2. The hammer strikes the firing pin inside the bolt carrier group (BCG).
3. The chambered round ignites, and spent gas forces the BCG rearward.
4. The BCG's rearward travel pushes the hammer back down.
5. The trigger isn't reset yet, so the disconnector catches the hook on the hammer.
6. The shooter releases the trigger, resetting it.
7. The disconnector releases the hammer, and the trigger's sear catches the hammer to keep it cocked.
8. The bolt drives forward, a new round is chambered, and the AR is ready to fire again.
Remaining LPK Components
The remaining parts of the LPK include all the other pieces you'll need to turn your stripped lower receiver into a complete, ready-to-fire assembly:
Selector Lever (“Safety”)
The selector lever, commonly called the “safety”, sits flush against the left side of the lower receiver. When engaged, or "SAFE", the rounded portion of the lever inside the receiver prevents the trigger from being pulled. When disengaged, or set to "FIRE", the lever rotates to expose a flattened portion that allows clearance for the trigger to be pulled. A small detent and spring capture the lever, preventing it from falling out of the receiver.
Magazine Catch & Button
The magazine catch and button work together, allowing you to insert and remove magazines. The notched portion of the catch engages with the magazine inside the lower's magazine well. When the button is depressed from the right side of the receiver, the catch is released and the magazine falls. The pictured spring keeps tension against the catch, preventing the magazine from releasing until the mag button is depressed.
Takedown & Pivot Pins
The pivot and takedown pins keep the AR's upper and lower receiver assemblies secured to each other. The pins are permanently installed inside holes located at the front and rear of the lower receiver. These pins are held in place by springs and detents. Pulling on the rear takedown pin allows access inside the upper and lower receivers to clean both assemblies and to remove the bolt. Pulling both pins allows for complete separation of the upper and lower receivers.
Bolt Catch Assembly
The bolt catch grabs the bolt carrier group when the last round in a magazine is fired, preventing it from driving forward into an empty chamber. The shooter can also manually engage the bolt catch by depressing the catch while pulling on the charging handle. The button on the catch releases the bolt, driving it forward and chambering a round once a fresh magazine is loaded. A roll pin secures the catch to the lower receiver. A spring and buffer provide tension for the catch to properly actuate.

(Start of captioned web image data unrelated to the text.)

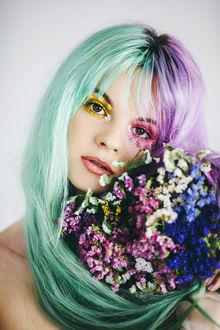 Фото Девушка с зелено-сиреневыми волосами и букетом цветов, by Jovana Rikalo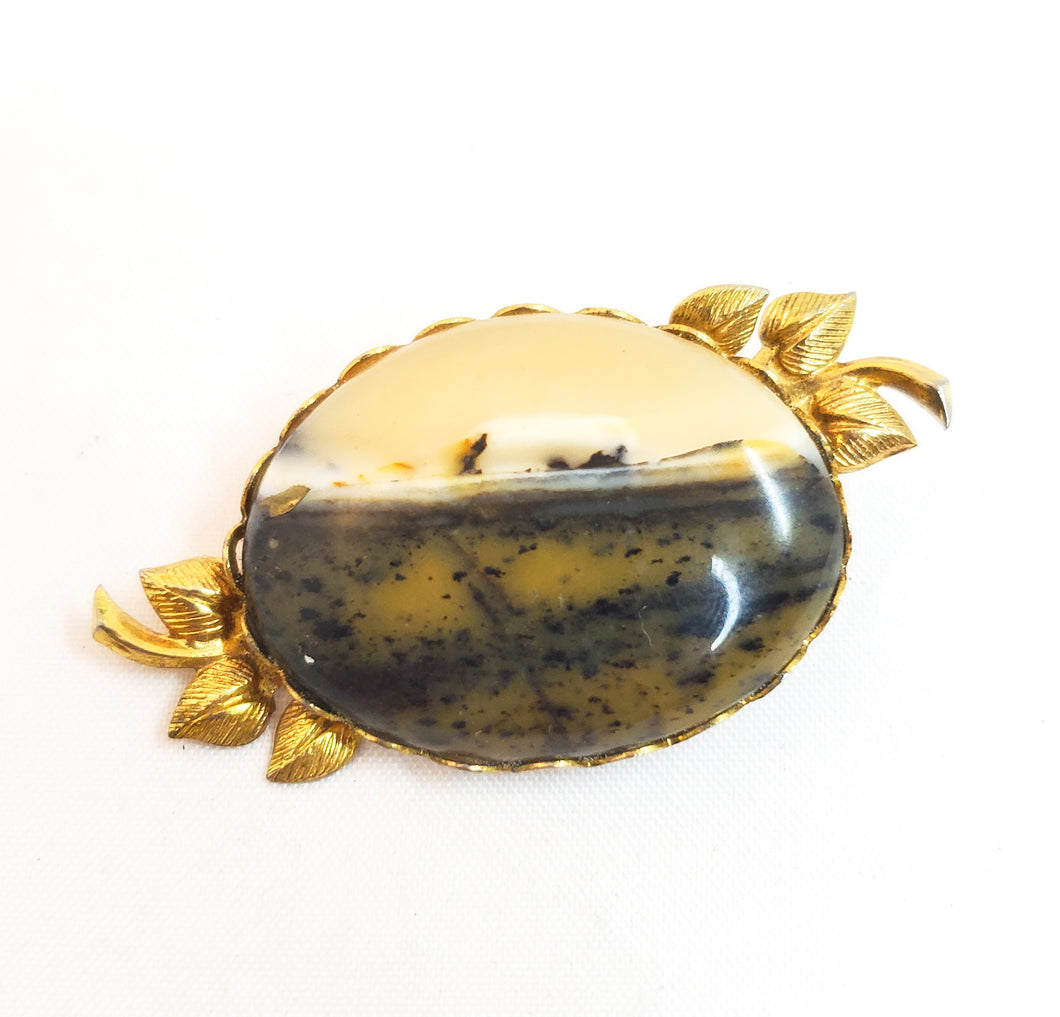 Victorian Revival banded agate vintage brooch pin mid century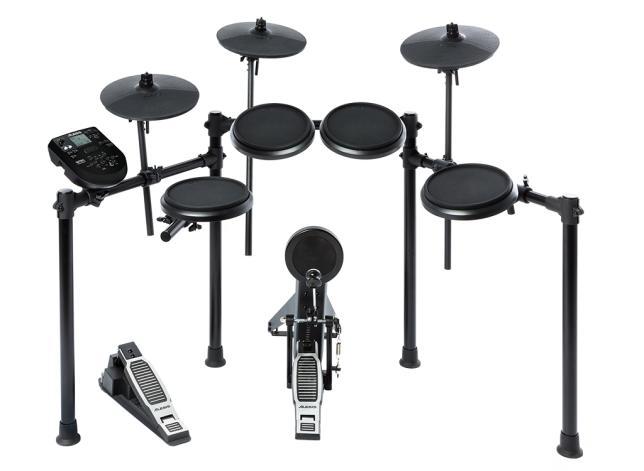 Alesis Nitro Drumset,8 piece with module.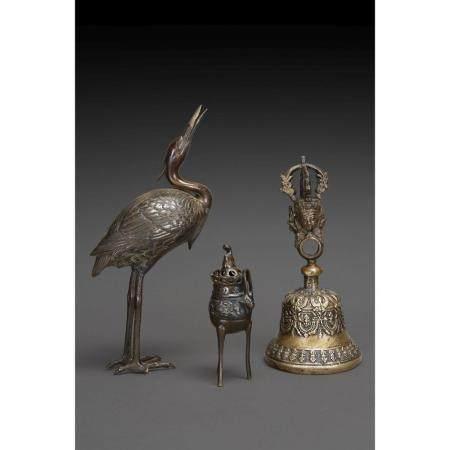 SUITE DE TROIS PIÈCES   en bronze, comprenant une cloche ghanta, à déc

The buffer retainer rests inside the lower receiver, inside the buffer tube housing's threads. Its job is to prevent the recoil spring and buffer from decompressing and flying out of the tube when the receivers are separated. The small nib atop the retainer rests against the face of the buffer. To remove the buffer, one can depress the retainer and its spring.
Detents and Springs
A series of detents and springs are used to secure some of the moving parts to the receiver, like the pivot and takedown pins, and the safety selector lever. These spring-loaded detents act like little "stops", preventing those parts from falling out when pulled or rotated.
3. Buffer Assembly
The buffer assembly consists of the recoil spring, weighted buffer, receiver extension (buffer tube), buttstock or pistol brace, latch plate, and the castle nut for tightening the tube to the lower receiver.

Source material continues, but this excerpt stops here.